Nel brano sui salesiani nel Maghreb, a quale santo è dedicata la nuova circoscrizione del Nord Africa?

══ Brano da leggere

Il lavoro dei salesiani nel Maghreb

I Salesiani sono presenti in 136 paesi del mondo, tra cui diversi paesi del Nord Africa, dove dallo scorso anno è stata creata una nuova circoscrizione che abbraccia Tunisia, Marocco ed Algeria.

Quando abbiamo contattato il missionario don Domenico Paternò, prete salesiano, per chiedere di condividerci qualche pennellata della presenza salesiana in Nord Africa, ha voluto iniziare con una riflessione sul Mar Mediterraneo.

Il Mediterraneo non è solo un mare geograficamente molto conosciuto ma è una vera e propria culla di civiltà che attorno ad esso sono cresciute nei millenni dando alla umanità intera contributi di culture, conoscenze, esperienze umane, sociali, politiche che ancora oggi sono oggetto di studio e approfondimento.
Tutti i paesi che sono bagnati da quello che i romani chiamavano “Mare Nostrum” hanno una storia ricchissima e sono tutti portatori in vario modo di ricchezze culturali e naturali importanti.
Inoltre, il Mediterraneo, confine naturale tra Europa e Africa, ha una rilevanza geopolitica e strategica non indifferente.

Se dall’Europa attraversiamo il Mediterraneo, giungiamo nel Maghreb, regione nordafricana che sta conoscendo sempre più il carisma di don Bosco. Lo scorso anno, infatti, è stata ufficialmente creata la Circoscrizione speciale del Africa Nord (“CNA”), il 28 Agosto, festa di sant’Agostino, a cui è stata dedicata la circoscrizione, che comprende Marocco, Algeria e Tunisia. Si tratta di una nuova frontiera missionaria piena di sfide e di opportunità.

Il Maghreb ha chiare radici romane, classiche, era denominato “Afriquia”, dando così il nome a tutto il continente che da qui ha inizio. I figli di don Bosco che, per inciso, sono presenti in quasi tutti i paesi che si affacciano nel Mediterraneo onde per cui hanno costituito la Regione Mediterranea della Congregazione, hanno di recente deciso di sviluppare la loro presenza e il loro servizio tra i giovani di questi paesi. Il Maghreb non è “la parte sbagliata” del Mediterraneo, come dicono soggetti male informati, ma è invece una zona geografica, umana e culturale che non si finisce mai di scoprire ed apprezzare!

════
══ Dati registrati

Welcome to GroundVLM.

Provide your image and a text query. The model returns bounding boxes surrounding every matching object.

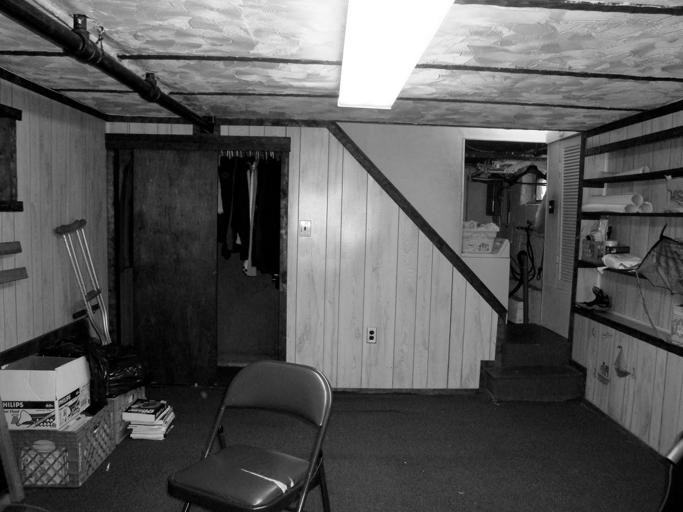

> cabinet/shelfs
[567,100,683,475]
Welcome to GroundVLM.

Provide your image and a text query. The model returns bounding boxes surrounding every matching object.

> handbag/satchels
[29,332,147,419]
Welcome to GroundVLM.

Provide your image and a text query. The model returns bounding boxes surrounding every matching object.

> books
[121,398,176,440]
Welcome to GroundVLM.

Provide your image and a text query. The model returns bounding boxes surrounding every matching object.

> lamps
[336,0,454,109]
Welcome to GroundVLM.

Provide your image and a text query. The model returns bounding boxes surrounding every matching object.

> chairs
[166,359,334,512]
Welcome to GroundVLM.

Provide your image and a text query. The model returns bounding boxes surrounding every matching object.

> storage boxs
[0,353,91,432]
[462,227,500,253]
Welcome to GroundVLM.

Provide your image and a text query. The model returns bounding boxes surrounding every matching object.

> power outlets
[368,327,376,343]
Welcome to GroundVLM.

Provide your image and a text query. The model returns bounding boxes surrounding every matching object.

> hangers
[470,149,548,190]
[216,148,277,171]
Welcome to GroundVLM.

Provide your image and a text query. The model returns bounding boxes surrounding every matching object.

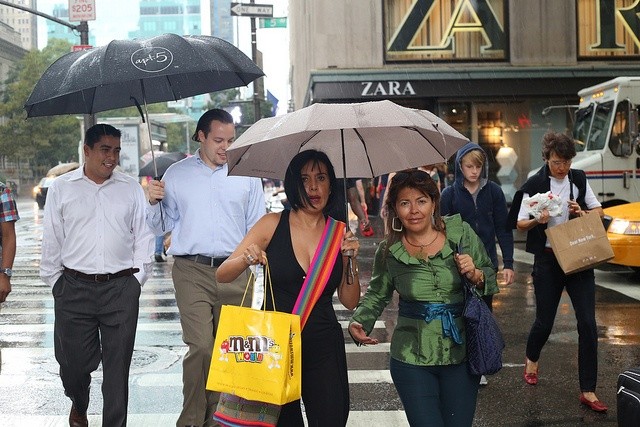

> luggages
[616,368,640,426]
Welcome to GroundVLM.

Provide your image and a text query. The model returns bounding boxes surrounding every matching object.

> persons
[349,170,499,427]
[0,182,20,302]
[517,131,608,413]
[329,172,369,236]
[41,122,156,427]
[379,169,397,235]
[215,149,361,427]
[355,175,368,211]
[146,108,268,426]
[438,142,514,315]
[147,180,169,263]
[418,162,441,227]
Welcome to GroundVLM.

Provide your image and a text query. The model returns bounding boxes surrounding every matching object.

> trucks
[527,76,640,212]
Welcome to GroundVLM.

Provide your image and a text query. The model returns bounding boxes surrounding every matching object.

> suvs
[32,163,80,210]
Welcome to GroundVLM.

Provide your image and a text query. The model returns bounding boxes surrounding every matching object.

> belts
[180,255,228,266]
[62,265,140,283]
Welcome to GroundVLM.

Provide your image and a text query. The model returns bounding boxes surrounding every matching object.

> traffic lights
[221,104,243,125]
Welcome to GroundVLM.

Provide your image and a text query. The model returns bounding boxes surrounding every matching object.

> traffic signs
[230,2,273,17]
[259,16,288,29]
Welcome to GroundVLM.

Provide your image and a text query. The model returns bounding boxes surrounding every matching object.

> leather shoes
[579,391,608,411]
[69,402,88,426]
[524,355,539,385]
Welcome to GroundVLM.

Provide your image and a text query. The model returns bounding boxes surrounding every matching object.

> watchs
[0,269,12,277]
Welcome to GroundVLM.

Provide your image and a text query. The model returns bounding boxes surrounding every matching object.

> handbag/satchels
[544,202,615,275]
[454,243,507,376]
[205,254,304,406]
[210,393,283,424]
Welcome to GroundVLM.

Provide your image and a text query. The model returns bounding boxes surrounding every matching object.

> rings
[247,255,254,262]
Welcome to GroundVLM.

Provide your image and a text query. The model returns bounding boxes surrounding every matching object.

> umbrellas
[225,99,470,257]
[138,152,187,177]
[24,33,267,202]
[45,159,79,176]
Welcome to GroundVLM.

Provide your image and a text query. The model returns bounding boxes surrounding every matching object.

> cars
[602,201,640,267]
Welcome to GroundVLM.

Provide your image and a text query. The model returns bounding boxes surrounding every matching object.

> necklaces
[403,231,439,261]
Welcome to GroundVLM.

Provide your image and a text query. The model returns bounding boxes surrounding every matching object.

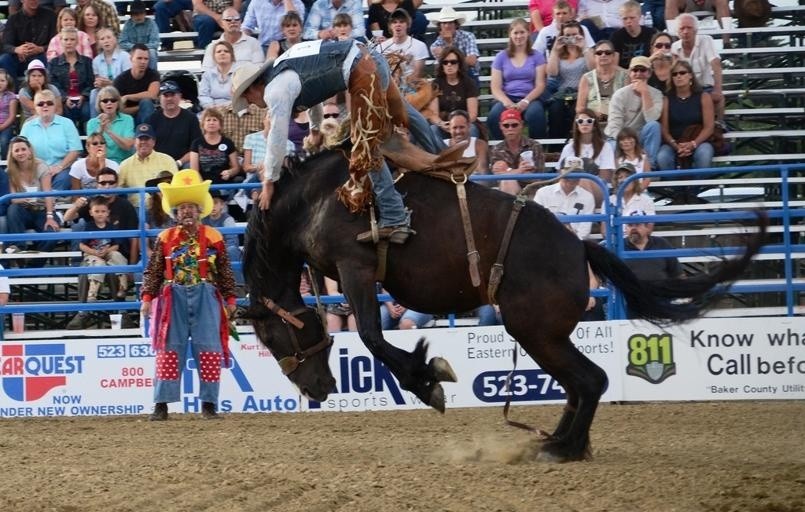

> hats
[209,189,230,202]
[28,59,46,70]
[230,57,276,112]
[145,171,173,194]
[424,7,466,24]
[391,8,410,19]
[161,81,179,95]
[560,156,585,170]
[630,56,651,69]
[135,124,154,139]
[500,109,521,121]
[127,0,146,14]
[158,169,214,220]
[615,163,636,175]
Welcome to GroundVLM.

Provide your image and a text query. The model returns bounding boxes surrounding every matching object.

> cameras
[563,36,579,45]
[662,53,675,61]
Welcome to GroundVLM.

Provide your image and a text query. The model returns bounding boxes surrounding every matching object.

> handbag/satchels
[679,126,726,151]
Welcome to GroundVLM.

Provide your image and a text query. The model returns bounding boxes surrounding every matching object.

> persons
[139,200,240,419]
[2,0,776,337]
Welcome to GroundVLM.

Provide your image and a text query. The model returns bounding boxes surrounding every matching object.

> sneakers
[121,313,133,328]
[202,403,224,420]
[150,403,167,421]
[117,289,126,298]
[68,313,96,330]
[88,296,96,302]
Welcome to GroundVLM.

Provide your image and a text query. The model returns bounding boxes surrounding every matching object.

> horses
[228,138,767,464]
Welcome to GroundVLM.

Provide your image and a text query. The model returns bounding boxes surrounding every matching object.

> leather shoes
[357,225,408,244]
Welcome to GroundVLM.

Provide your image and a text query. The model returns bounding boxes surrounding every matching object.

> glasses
[633,67,647,72]
[594,50,614,55]
[672,71,691,77]
[100,98,118,103]
[654,43,671,49]
[575,119,595,124]
[324,113,339,119]
[503,123,520,128]
[563,20,579,25]
[37,101,54,106]
[97,180,116,185]
[11,136,27,142]
[441,60,459,65]
[222,16,241,21]
[91,141,106,145]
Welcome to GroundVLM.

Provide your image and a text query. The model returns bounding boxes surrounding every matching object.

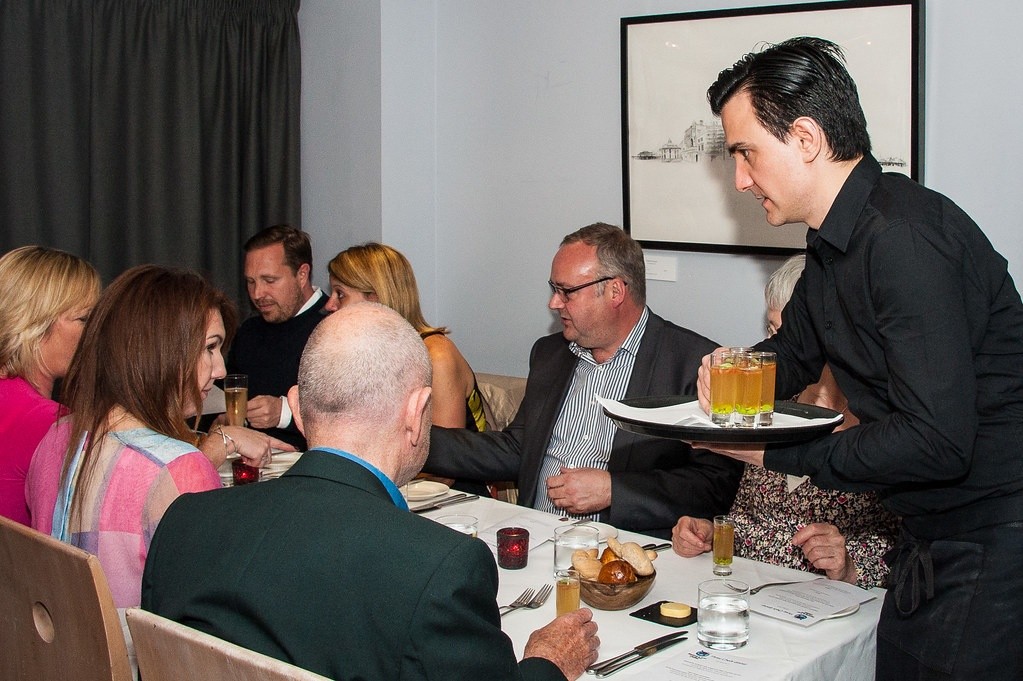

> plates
[407,481,449,501]
[548,520,618,543]
[193,429,304,488]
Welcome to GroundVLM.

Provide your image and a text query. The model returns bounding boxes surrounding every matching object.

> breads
[569,537,658,586]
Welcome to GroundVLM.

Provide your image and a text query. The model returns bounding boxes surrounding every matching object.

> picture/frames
[621,0,927,256]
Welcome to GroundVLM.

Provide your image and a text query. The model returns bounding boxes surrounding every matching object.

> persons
[672,255,906,590]
[186,226,330,454]
[137,300,601,681]
[26,262,237,680]
[681,37,1023,681]
[0,246,300,528]
[325,241,502,501]
[420,224,744,542]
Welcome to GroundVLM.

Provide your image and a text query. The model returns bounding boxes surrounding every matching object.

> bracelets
[210,425,238,456]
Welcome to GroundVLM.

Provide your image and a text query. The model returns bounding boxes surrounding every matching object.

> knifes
[586,630,689,675]
[597,637,689,679]
[409,493,479,514]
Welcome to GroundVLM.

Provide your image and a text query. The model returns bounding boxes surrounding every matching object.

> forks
[499,588,535,609]
[502,583,554,618]
[724,581,802,595]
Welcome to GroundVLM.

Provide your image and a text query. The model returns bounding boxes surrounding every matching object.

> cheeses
[660,603,691,618]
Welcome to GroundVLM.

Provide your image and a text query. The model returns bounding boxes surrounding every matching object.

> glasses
[548,277,628,303]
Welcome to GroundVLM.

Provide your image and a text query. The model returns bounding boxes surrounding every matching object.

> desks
[188,449,890,681]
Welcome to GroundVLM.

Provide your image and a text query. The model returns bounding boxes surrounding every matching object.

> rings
[262,456,268,460]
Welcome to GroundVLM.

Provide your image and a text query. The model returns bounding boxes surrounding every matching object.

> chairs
[475,372,533,502]
[0,515,130,681]
[125,605,332,681]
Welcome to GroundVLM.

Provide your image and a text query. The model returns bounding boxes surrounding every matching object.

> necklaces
[840,404,848,414]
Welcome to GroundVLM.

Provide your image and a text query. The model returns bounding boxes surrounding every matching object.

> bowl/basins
[567,561,657,611]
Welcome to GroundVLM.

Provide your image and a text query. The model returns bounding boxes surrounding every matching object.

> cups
[223,375,247,427]
[698,579,750,649]
[398,482,407,503]
[555,569,581,617]
[733,352,762,428]
[729,347,754,353]
[497,527,530,569]
[433,514,478,538]
[231,458,260,487]
[713,515,735,565]
[749,350,777,425]
[554,525,599,580]
[710,351,736,425]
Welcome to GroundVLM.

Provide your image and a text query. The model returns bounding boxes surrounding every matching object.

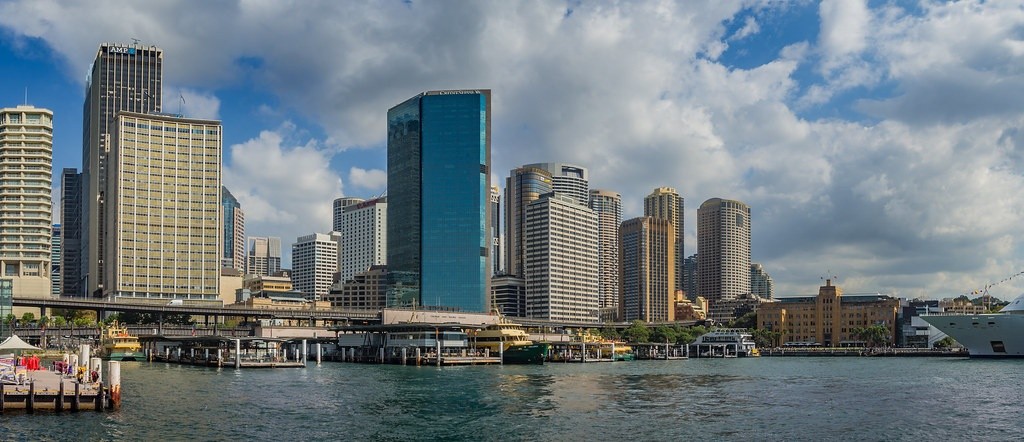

════

Soluzione :: A sant'Agostino.